#### What to produce:
Put every line of the items below into a JSON list of strings, one string per line, skipping blank lines. Leave the pictures out of your answer.

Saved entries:
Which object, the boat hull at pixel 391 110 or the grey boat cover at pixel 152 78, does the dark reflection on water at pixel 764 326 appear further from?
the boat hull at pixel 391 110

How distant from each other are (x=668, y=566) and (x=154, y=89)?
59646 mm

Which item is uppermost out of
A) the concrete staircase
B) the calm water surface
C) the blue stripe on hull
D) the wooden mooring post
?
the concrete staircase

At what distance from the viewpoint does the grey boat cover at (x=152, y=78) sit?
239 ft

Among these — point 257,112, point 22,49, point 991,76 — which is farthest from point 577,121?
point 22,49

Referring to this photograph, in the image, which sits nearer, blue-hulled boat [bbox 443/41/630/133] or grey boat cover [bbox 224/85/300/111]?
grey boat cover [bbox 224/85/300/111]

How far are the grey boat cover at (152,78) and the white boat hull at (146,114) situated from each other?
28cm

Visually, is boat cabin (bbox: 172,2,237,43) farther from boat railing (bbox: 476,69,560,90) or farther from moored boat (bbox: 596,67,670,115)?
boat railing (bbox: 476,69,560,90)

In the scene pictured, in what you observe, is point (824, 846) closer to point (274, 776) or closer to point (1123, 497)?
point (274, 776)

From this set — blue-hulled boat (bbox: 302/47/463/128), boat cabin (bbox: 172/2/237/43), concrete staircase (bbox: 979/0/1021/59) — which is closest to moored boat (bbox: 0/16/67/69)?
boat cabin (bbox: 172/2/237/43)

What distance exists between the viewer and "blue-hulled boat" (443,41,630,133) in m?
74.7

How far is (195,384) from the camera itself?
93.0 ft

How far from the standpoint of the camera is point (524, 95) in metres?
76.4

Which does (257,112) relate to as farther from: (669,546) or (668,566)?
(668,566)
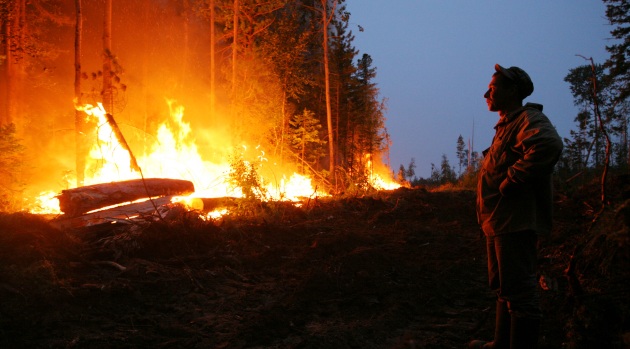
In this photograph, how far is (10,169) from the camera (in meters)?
11.0

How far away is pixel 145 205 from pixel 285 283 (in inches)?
187

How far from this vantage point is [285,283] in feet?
19.4

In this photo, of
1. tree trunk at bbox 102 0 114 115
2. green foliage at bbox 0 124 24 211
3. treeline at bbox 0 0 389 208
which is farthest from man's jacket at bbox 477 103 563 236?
tree trunk at bbox 102 0 114 115

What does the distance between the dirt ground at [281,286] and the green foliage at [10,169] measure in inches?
224

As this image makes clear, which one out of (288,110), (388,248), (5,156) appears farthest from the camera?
(288,110)

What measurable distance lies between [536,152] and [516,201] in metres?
0.44

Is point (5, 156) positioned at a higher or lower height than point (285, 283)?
higher

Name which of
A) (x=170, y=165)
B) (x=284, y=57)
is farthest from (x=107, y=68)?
(x=284, y=57)

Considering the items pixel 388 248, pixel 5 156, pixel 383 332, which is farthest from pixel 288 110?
pixel 383 332

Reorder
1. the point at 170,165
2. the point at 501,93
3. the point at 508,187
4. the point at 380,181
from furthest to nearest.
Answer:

#### Result:
[
  "Which object, the boat hull at pixel 391 110 or the grey boat cover at pixel 152 78, does the dark reflection on water at pixel 764 326 appear further from?",
  "the boat hull at pixel 391 110",
  "How distant from each other are (x=668, y=566) and (x=154, y=89)?",
  "59646 mm",
  "Which item is uppermost out of",
  "A) the concrete staircase",
  "B) the calm water surface",
  "C) the blue stripe on hull",
  "D) the wooden mooring post",
  "?",
  "the concrete staircase",
  "At what distance from the viewpoint does the grey boat cover at (x=152, y=78) sit?",
  "239 ft",
  "Among these — point 257,112, point 22,49, point 991,76 — which is farthest from point 577,121?",
  "point 22,49",
  "Referring to this photograph, in the image, which sits nearer, blue-hulled boat [bbox 443/41/630/133] or grey boat cover [bbox 224/85/300/111]?",
  "grey boat cover [bbox 224/85/300/111]",
  "How far are the grey boat cover at (152,78) and the white boat hull at (146,114) situated from each other?",
  "28cm",
  "Visually, is boat cabin (bbox: 172,2,237,43) farther from boat railing (bbox: 476,69,560,90) or farther from moored boat (bbox: 596,67,670,115)?",
  "boat railing (bbox: 476,69,560,90)",
  "In the scene pictured, in what you observe, is point (824, 846) closer to point (274, 776) or closer to point (1123, 497)?",
  "point (274, 776)",
  "From this set — blue-hulled boat (bbox: 302/47/463/128), boat cabin (bbox: 172/2/237/43), concrete staircase (bbox: 979/0/1021/59) — which is closest to moored boat (bbox: 0/16/67/69)?",
  "boat cabin (bbox: 172/2/237/43)",
  "What distance exists between the viewer and \"blue-hulled boat\" (443,41,630,133) in m?",
  "74.7",
  "How far is (195,384) from the camera itself?",
  "93.0 ft",
  "How far from the standpoint of the camera is point (524, 95) in metres?",
  "76.4",
  "Which does (257,112) relate to as farther from: (669,546) or (668,566)?",
  "(668,566)",
  "In this photograph, how far is (10,169) from the camera (in meters)?",
  "11.0",
  "How far away is pixel 145 205 from pixel 285 283 (in inches)?",
  "187",
  "How far from this vantage point is [285,283] in feet?",
  "19.4",
  "In this photo, of",
  "1. tree trunk at bbox 102 0 114 115",
  "2. green foliage at bbox 0 124 24 211",
  "3. treeline at bbox 0 0 389 208",
  "which is farthest from man's jacket at bbox 477 103 563 236?",
  "tree trunk at bbox 102 0 114 115",
  "What does the distance between the dirt ground at [281,286] and the green foliage at [10,169] measure in inches?",
  "224",
  "As this image makes clear, which one out of (288,110), (388,248), (5,156) appears farthest from the camera?",
  "(288,110)",
  "What measurable distance lies between [536,152] and [516,201] in metres?",
  "0.44",
  "Is point (5, 156) positioned at a higher or lower height than point (285, 283)?",
  "higher",
  "Name which of",
  "A) (x=170, y=165)",
  "B) (x=284, y=57)",
  "is farthest from (x=107, y=68)?",
  "(x=284, y=57)",
  "Considering the items pixel 388 248, pixel 5 156, pixel 383 332, which is farthest from pixel 288 110?",
  "pixel 383 332",
  "Reorder",
  "1. the point at 170,165",
  "2. the point at 501,93",
  "3. the point at 508,187",
  "4. the point at 380,181",
  "from furthest to nearest.",
  "Answer:"
]